Set exercise » In the entries that follow, identify the line containing "What is the measure of" and return it together with all later lines, exactly as they appear.

Dataset records »
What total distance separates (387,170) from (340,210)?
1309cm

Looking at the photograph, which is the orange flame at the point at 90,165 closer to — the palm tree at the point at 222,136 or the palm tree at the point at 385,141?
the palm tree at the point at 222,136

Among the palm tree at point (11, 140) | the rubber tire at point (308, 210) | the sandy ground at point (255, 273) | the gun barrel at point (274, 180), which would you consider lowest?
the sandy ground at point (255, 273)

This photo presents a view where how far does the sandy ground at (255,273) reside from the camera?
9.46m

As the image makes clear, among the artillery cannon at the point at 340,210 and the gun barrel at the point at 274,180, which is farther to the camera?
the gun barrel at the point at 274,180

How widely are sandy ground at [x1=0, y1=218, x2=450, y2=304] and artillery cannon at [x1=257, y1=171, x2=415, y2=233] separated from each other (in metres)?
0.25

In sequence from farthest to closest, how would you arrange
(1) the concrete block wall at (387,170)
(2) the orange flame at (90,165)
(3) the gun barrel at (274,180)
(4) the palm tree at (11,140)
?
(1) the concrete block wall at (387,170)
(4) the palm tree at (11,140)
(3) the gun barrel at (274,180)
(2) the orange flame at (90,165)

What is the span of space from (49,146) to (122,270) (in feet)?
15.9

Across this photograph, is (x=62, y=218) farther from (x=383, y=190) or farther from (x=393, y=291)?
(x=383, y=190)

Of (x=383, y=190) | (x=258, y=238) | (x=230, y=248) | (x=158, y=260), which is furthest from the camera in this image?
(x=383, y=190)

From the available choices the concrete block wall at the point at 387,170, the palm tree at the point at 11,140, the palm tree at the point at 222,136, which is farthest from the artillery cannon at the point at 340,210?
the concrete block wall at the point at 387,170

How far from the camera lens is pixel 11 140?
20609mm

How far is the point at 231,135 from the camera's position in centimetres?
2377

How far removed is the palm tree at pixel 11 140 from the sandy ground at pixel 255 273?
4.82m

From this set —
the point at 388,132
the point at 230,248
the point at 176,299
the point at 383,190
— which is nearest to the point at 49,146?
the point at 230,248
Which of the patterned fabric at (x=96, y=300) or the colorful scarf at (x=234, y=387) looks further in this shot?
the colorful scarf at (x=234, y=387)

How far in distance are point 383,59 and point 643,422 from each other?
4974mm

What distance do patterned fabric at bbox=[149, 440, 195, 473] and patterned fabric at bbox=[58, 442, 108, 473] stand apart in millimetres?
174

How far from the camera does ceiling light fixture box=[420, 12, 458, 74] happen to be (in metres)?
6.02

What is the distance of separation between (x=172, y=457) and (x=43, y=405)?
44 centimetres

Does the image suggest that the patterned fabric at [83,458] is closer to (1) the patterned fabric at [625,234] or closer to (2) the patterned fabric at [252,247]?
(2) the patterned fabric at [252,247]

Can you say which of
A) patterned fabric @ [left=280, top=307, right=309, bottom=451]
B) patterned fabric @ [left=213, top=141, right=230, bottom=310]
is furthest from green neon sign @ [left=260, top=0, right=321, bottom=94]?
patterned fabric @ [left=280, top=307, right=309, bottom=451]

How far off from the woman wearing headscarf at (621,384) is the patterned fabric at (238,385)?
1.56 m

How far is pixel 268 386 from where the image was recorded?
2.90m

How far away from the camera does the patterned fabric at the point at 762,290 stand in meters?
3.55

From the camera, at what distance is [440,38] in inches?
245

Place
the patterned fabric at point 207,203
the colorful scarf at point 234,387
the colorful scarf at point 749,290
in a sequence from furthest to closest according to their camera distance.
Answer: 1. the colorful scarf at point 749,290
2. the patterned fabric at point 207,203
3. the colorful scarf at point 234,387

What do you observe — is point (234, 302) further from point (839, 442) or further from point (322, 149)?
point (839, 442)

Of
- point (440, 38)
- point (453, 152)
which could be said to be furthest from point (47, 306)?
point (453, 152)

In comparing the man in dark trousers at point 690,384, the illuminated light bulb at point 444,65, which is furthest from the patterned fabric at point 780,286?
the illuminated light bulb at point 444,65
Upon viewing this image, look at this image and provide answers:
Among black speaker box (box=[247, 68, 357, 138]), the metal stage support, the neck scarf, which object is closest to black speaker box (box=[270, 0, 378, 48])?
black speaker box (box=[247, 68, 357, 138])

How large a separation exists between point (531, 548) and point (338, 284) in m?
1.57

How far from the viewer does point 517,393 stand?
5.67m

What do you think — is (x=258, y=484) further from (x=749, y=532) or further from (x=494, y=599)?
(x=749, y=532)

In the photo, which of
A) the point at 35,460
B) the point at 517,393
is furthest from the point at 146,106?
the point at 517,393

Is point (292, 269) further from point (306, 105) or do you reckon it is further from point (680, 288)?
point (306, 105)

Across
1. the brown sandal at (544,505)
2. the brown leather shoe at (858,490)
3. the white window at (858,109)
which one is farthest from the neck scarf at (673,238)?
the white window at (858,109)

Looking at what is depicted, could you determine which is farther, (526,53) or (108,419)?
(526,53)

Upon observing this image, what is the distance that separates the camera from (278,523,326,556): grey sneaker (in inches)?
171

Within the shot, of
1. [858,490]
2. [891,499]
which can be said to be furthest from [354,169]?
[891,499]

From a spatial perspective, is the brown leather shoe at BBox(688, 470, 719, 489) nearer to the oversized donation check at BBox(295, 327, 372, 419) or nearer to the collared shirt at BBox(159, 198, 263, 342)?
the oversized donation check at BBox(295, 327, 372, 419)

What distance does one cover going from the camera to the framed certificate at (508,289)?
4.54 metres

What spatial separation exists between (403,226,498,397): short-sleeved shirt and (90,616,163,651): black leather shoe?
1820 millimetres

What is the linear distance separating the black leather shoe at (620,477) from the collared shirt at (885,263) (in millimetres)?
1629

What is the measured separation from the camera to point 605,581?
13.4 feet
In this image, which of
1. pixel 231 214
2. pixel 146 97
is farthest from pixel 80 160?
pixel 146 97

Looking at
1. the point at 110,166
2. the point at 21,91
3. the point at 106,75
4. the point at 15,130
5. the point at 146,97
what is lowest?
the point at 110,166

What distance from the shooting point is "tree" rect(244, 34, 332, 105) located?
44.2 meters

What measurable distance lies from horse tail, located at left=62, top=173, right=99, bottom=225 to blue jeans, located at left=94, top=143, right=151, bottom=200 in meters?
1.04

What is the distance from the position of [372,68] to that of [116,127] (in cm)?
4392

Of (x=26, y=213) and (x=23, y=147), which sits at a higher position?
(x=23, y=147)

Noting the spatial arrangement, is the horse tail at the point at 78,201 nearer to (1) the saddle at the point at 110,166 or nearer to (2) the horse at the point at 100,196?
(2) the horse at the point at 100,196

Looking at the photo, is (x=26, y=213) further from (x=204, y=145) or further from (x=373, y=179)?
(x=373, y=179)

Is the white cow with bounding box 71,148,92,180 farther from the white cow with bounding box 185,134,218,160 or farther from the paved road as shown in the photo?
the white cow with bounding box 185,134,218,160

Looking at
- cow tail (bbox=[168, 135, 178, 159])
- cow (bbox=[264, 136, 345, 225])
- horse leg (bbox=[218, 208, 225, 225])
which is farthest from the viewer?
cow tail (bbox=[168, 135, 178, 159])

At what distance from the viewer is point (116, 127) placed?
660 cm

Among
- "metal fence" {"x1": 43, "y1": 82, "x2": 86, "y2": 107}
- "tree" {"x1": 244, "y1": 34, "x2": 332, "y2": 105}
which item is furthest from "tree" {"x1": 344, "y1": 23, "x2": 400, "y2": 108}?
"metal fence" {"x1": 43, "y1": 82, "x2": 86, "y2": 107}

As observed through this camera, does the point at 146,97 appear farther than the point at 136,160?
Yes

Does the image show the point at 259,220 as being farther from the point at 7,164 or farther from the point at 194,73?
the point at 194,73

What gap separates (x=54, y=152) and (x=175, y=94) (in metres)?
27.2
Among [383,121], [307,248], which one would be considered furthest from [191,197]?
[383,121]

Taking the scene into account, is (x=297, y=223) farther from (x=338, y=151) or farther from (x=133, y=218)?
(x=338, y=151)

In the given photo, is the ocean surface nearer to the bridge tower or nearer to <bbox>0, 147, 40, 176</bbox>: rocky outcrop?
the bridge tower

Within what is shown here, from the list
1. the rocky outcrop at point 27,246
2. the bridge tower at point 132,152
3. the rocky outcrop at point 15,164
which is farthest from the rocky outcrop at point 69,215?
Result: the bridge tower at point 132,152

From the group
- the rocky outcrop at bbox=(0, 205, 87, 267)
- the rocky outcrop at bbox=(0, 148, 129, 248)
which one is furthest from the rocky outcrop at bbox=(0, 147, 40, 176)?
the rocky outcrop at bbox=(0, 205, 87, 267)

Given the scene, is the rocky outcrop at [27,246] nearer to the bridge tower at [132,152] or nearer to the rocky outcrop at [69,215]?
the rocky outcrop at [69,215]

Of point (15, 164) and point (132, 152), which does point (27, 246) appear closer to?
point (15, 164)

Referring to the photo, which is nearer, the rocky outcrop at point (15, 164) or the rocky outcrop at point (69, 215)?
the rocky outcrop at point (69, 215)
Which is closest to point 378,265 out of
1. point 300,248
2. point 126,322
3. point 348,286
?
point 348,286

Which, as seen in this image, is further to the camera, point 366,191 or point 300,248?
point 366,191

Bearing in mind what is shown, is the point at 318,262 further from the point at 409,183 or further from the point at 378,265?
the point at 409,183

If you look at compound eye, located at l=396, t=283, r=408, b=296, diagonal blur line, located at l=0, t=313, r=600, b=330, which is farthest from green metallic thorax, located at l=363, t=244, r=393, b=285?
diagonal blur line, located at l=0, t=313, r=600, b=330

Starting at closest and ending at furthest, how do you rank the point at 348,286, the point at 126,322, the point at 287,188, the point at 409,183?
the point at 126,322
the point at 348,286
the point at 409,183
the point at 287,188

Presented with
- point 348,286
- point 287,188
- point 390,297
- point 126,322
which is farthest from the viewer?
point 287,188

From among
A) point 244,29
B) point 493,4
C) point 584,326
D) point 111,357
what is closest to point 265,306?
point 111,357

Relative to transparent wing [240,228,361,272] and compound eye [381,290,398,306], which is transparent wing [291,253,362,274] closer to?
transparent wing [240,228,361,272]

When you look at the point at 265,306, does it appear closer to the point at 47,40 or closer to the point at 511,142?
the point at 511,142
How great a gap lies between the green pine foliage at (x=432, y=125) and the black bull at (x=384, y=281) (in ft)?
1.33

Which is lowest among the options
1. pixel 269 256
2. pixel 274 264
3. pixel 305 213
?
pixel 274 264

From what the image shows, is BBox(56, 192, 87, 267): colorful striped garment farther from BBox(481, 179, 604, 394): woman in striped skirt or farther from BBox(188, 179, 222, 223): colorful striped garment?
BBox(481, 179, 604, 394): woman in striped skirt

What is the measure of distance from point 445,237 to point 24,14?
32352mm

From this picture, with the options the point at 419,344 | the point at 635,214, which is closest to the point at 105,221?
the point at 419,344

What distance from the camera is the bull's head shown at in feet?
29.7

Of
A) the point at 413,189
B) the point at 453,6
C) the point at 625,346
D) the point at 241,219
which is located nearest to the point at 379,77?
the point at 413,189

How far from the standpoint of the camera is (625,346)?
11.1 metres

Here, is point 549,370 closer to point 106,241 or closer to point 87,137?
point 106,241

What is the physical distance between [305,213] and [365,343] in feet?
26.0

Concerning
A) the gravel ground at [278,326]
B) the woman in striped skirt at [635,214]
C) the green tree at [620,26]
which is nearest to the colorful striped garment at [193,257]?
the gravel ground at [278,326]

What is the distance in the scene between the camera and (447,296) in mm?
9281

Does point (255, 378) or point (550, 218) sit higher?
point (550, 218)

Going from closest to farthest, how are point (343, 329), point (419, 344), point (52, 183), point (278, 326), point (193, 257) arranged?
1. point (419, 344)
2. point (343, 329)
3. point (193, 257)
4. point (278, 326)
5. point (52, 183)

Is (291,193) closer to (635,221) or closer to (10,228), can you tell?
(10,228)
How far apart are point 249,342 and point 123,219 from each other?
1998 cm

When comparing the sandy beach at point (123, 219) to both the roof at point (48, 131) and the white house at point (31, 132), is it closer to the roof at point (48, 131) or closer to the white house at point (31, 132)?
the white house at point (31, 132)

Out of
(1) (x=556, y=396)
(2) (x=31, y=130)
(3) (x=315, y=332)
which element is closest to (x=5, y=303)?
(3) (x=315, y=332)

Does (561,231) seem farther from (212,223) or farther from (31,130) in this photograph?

Written reply »
What is the measure of distance from point 445,237 to point 24,14?
32352mm

From this picture, with the options the point at 419,344 | the point at 635,214, which is closest to the point at 105,221?
the point at 419,344

What distance from the camera is the bull's head shown at in feet?
29.7

Of
A) the point at 413,189
B) the point at 453,6
C) the point at 625,346
D) the point at 241,219
which is located nearest to the point at 379,77?
the point at 413,189

How far from the standpoint of the camera is (625,346)?
11.1 metres

Here, is point 549,370 closer to point 106,241 or closer to point 87,137?
point 106,241

What is the physical distance between [305,213] and [365,343] in feet?
26.0

Concerning
A) the gravel ground at [278,326]
B) the woman in striped skirt at [635,214]
C) the green tree at [620,26]
which is nearest to the colorful striped garment at [193,257]?
the gravel ground at [278,326]

What is the distance in the scene between the camera and (447,296) in mm?
9281

Does point (255, 378) or point (550, 218) sit higher?
point (550, 218)

Going from closest to farthest, how are point (343, 329), point (419, 344), point (52, 183), point (278, 326), point (193, 257) arranged?
1. point (419, 344)
2. point (343, 329)
3. point (193, 257)
4. point (278, 326)
5. point (52, 183)

Is (291,193) closer to (635,221) or closer to (10,228), can you tell?
(10,228)
How far apart are point 249,342 and point 123,219 from each other?
1998 cm

When comparing the sandy beach at point (123, 219) to both the roof at point (48, 131) and the white house at point (31, 132), is it closer to the roof at point (48, 131) or closer to the white house at point (31, 132)?
the white house at point (31, 132)

Out of
(1) (x=556, y=396)
(2) (x=31, y=130)
(3) (x=315, y=332)
which element is closest to (x=5, y=303)?
(3) (x=315, y=332)

Does (561,231) seem farther from (212,223) or farther from (31,130) in this photograph?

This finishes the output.